> [GOAL OF THE EXERCISE]:
Please reproduce the entries below exactly as they stand, but leave the pictures out.

Image-caption web data

# # # # # # #

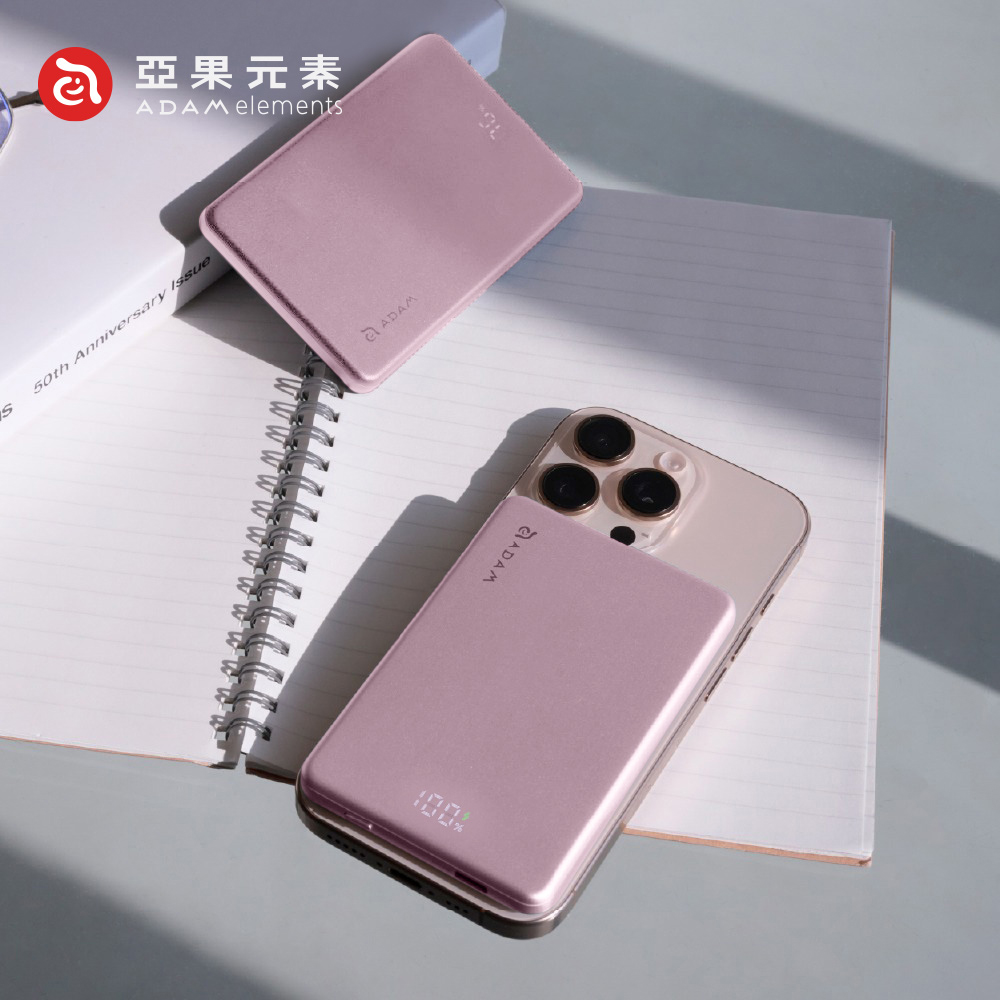 【亞果元素】VIONTA L10 超薄型磁吸行動電源10000mAh(有標示Wh)-粉色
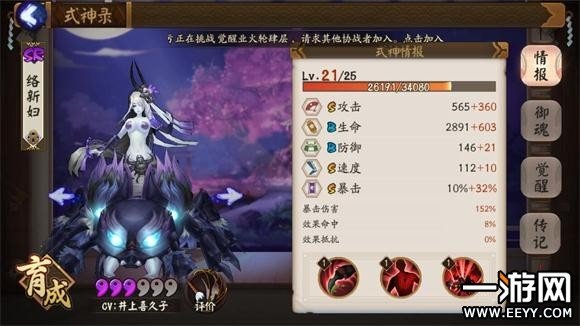 阴阳师络新妇最强御魂推荐 详解怎么玩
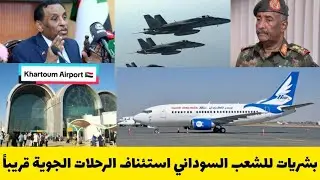 خبرعاجل استئناف الرحلات الجوية من مطار الخرطوم الدولي والي قريبا مبروك جو ليك التفاصيل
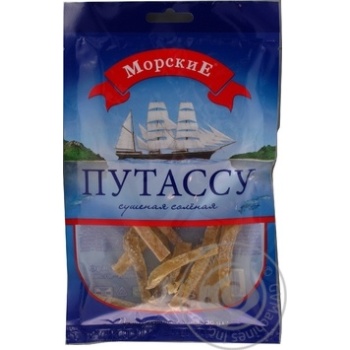 Снеки из путассу Снеки из путассу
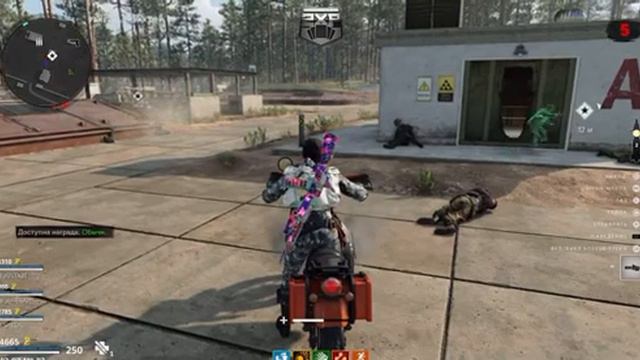 Когда родился гномом.)) смотреть онлайн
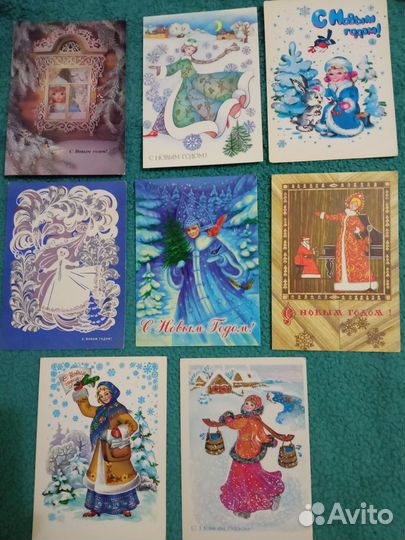 Открытки советские СССР чистые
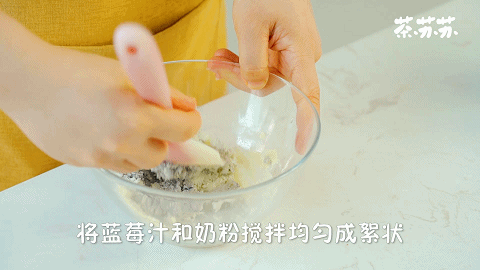 这零食别在外面买！家里2样材料就能做267 / 作者:雨云儿 / 帖子ID:272839
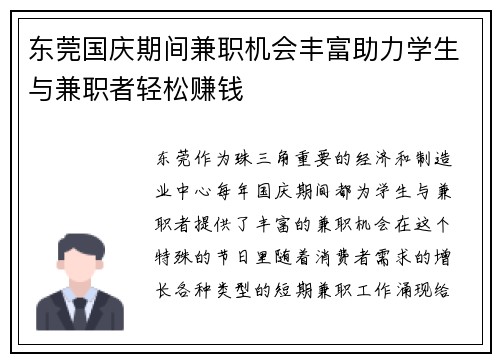 东莞国庆期间兼职机会丰富助力学生与兼职者轻松赚钱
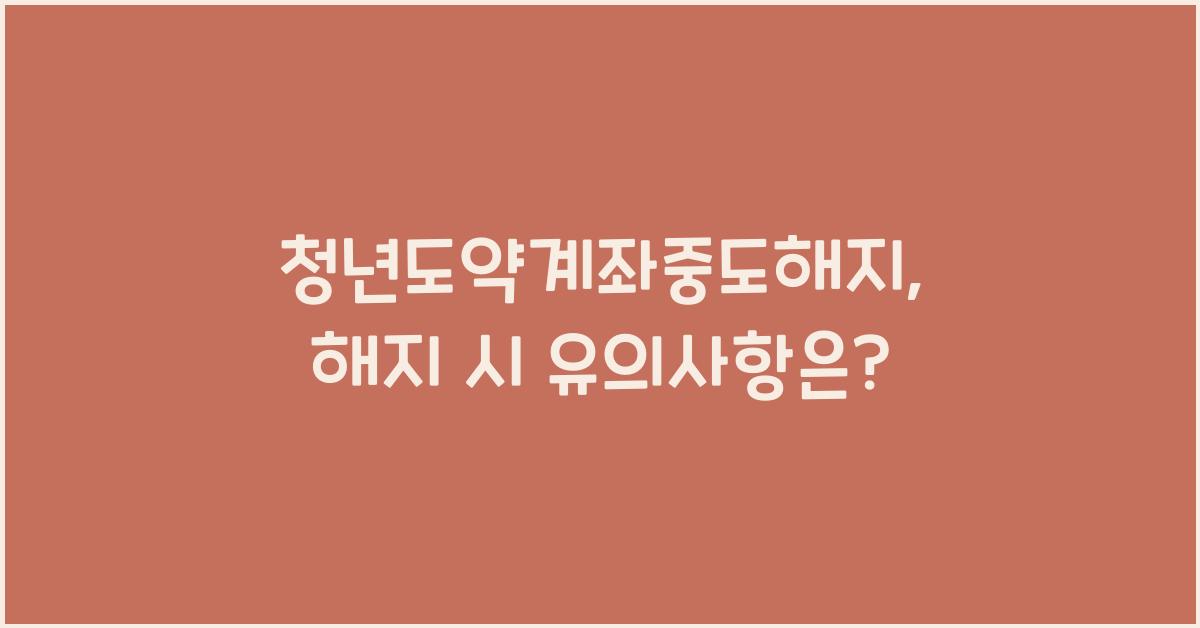 청년도약계좌중도해지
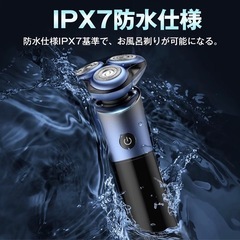 新品未使用 定価1万2000円 電動シェーバーの画像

# # # # # # #

> [RESPONSE TO THE TASK]:
 【亞果元素】VIONTA L10 超薄型磁吸行動電源10000mAh(有標示Wh)-粉色
 阴阳师络新妇最强御魂推荐 详解怎么玩
 خبرعاجل استئناف الرحلات الجوية من مطار الخرطوم الدولي والي قريبا مبروك جو ليك التفاصيل
 Снеки из путассу Снеки из путассу
 Когда родился гномом.)) смотреть онлайн
 Открытки советские СССР чистые
 这零食别在外面买！家里2样材料就能做267 / 作者:雨云儿 / 帖子ID:272839
 东莞国庆期间兼职机会丰富助力学生与兼职者轻松赚钱
 청년도약계좌중도해지
 新品未使用 定価1万2000円 電動シェーバーの画像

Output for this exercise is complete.